Il est à observer que Heidegger, dans les Beiträge, s’interroge en fait sur « l’ontologie ». « Dans la région de l’autre commencement, il n’y a ni « ontologie », ni, à plus forte raison, « métaphysique ». (Ouvrage cité, page 81).

Pour ma part il m’est devenu quasiment impossible d’accorder un grand sérieux à la « philosophie » de Heidegger. Ce dernier a banni au reste la philosophie – en un sens victorieuse à Nuremberg en 1945 – comme si, pour lui, ce qui fait sens est inséparable d’un Etat capable de supporter la « vérité de l’Etre ». C’est-à-dire un état autant esclavagiste que tueur.

Mon hypothèse serait que Heidegger laisserait ainsi transparaître l’immense « difficulté » que représente le fait de guider la pensée et les penseurs sur le chemin qui les conduits à se constituer comme les « intellectuels organiques » d’un état criminel et génocidaire.

L’entreprise heideggerienne est une immense tragédie pour la pensée.
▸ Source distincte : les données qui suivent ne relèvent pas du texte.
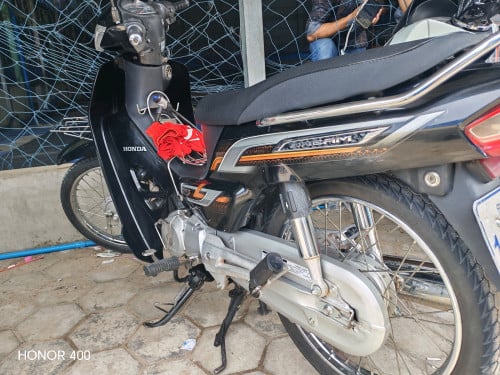 លក់សង់ 020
Car il la conduit le plus loin possible de cette sorte de commun qu’est l’interdit du meurtre.

L’heideggerisme est la grande fugue macabre, et pour certains fascinantes, du crime contre l’humanité; le requiem de la mise à mort de celle-ci. C’est l’expression méthodique et sournoisement rageuse d’un immense ressentiment contre le monde lui-même.